Passage to read:
◇ ◇ ◇

Brentwood Fire and Rescue is a baby compared to many fire departments. However, in its 33 years, it has accomplished much. The department has received several awards of excellence, and in in 2014 they received accreditation from the Commission on Fire Accreditation International.
The Brentwood Fire Department, as it was initially called, began as a private company in 1961. It was fee-based and owned by Jack Elmer Burke. He had started out as a police officer and then began building private fire departments. He also built the ones at Tusculum and Thompson Lane.
In 1985, the City of Brentwood hired consulting firm Gage-Babcock and Associates to evaluate the fire and safety needs of the city. Their recommendation for the best future for Brentwood was for the city to take over running the department.
Dean Filer, the first Fire Chief, was recruited from Arizona in 1986. He built the department from scratch. On September 1, 1986, the old privately-owned fire department closed down. The same day the new Brentwood Municipal Fire Department was born.
Sometimes things have a false start, and the Brentwood Municipal Fire Department was no exception. Their first call, to Tennessee Back Care Center, was just that. When the company arrived at the building, there was no fire. They have come a long way from the 665 calls they took in 1987, answering almost five times that amount in 2012.
The first fire station had been built by Burke on Pewitt Street, off of Church. Filer was responsible for the building of the second one being built on Wilson Pike, just south of Concord Road. Under Filer’s watch, the new Fire Station Number One was also built. It was located in the new Brentwood Municipal Building that opened in 1987.

◇ ◇ ◇

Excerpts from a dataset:
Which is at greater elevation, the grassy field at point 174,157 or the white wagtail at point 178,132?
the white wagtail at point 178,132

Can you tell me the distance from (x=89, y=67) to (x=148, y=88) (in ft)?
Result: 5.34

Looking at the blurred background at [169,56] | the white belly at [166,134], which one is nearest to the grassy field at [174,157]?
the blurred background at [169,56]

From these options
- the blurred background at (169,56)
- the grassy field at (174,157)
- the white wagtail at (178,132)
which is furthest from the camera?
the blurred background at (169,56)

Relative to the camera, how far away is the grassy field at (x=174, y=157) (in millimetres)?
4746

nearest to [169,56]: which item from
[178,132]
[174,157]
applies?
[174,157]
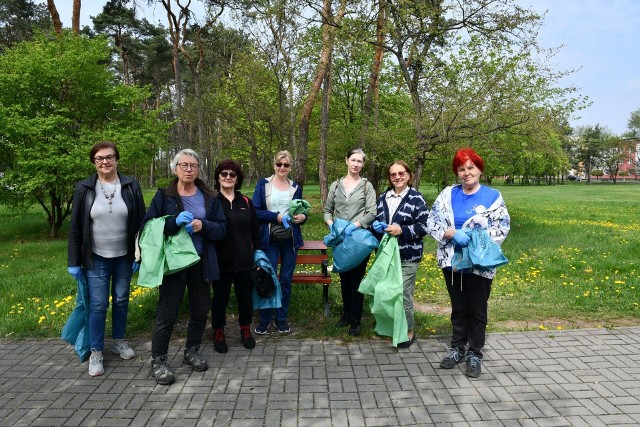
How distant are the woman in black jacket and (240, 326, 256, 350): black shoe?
1.70ft

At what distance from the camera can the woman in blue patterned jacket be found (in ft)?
14.4

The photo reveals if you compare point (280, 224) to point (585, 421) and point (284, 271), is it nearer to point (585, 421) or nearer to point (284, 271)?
point (284, 271)

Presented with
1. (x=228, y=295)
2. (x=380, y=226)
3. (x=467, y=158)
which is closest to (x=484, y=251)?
(x=467, y=158)

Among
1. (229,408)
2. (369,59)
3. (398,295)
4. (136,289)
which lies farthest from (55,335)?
(369,59)

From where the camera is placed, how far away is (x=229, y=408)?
3.37 m

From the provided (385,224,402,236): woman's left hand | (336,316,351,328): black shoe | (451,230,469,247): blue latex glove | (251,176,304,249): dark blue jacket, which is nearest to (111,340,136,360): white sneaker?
(251,176,304,249): dark blue jacket

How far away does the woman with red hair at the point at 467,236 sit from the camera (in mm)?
3885

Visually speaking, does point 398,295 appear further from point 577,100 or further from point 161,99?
point 161,99

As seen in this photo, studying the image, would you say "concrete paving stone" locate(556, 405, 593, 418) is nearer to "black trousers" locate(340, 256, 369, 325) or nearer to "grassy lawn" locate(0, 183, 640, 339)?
"grassy lawn" locate(0, 183, 640, 339)

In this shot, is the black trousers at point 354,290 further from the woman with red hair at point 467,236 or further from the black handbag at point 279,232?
the woman with red hair at point 467,236

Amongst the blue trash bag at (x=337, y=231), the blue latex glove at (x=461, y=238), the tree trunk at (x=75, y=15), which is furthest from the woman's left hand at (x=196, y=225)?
Answer: the tree trunk at (x=75, y=15)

◇ ◇ ◇

Problem set:
- 1) List every distinct calendar year mentioned in the passage on the history of Brentwood Fire and Rescue.
- 2) Reproduce the passage on Brentwood Fire and Rescue's history, starting with "In 1985, the" and going on through "Department was born.".
- 3) Resume the passage on Brentwood Fire and Rescue's history after its last sentence.
The material is separate from the passage about Brentwood Fire and Rescue and has no connection to it.

Answers by item:
- 1) 1961, 1985, 1986, 1987, 2012, 2014

- 2)
In 1985, the City of Brentwood hired consulting firm Gage-Babcock and Associates to evaluate the fire and safety needs of the city. Their recommendation for the best future for Brentwood was for the city to take over running the department.
Dean Filer, the first Fire Chief, was recruited from Arizona in 1986. He built the department from scratch. On September 1, 1986, the old privately-owned fire department closed down. The same day the new Brentwood Municipal Fire Department was born.

- 3)
While the new building was being constructed, the fire department operated out of a trailer. Nicknamed “the dog house,” the trailer sat on the land that is now Brentwood Funeral Home.
In 1989, Filer resigned, knowing that he accomplished what he set out to do. His wife had become quite ill, and they decided to move back to Arizona to be closer to family. His replacement came from Bowling Green, Kentucky. His name was David Clark.
Filer had set up standard work weeks of eight-hour shifts, while Clark moved the department to the traditional 24-hours on duty, and 48 off duty. He also oversaw the building of firehouse number three before he resigned in 1993 to return to Kentucky to care for aging parents.
He was succeeded by Kenny Lane. Lane, who was the only Fire Captain left from the original crew, was promoted to Chief. He stayed for 18 years and did much to build the department into what it is today. He received the designation of Chief Fire Officer.
Lane was there to oversee the building of firehouse number four, and the development of a training facility that opened in April of 2001.
Assistant Fire Chief Brian Goss took on the role of Chief in July of 2011. He is a 33-year veteran of fire services. His career began in Bangor, Michigan.
Both Chief Lane and Chief Goss have seen many changes. The name of the organization was changed to Brentwood Fire and Rescue because of those very changes. Nationally and locally, the number of fires is down, which has allowed fire departments to take on many avenues of search and rescue. Fire departments are now in charge of fire suppression, public education, emergency medical services, and technical rescue.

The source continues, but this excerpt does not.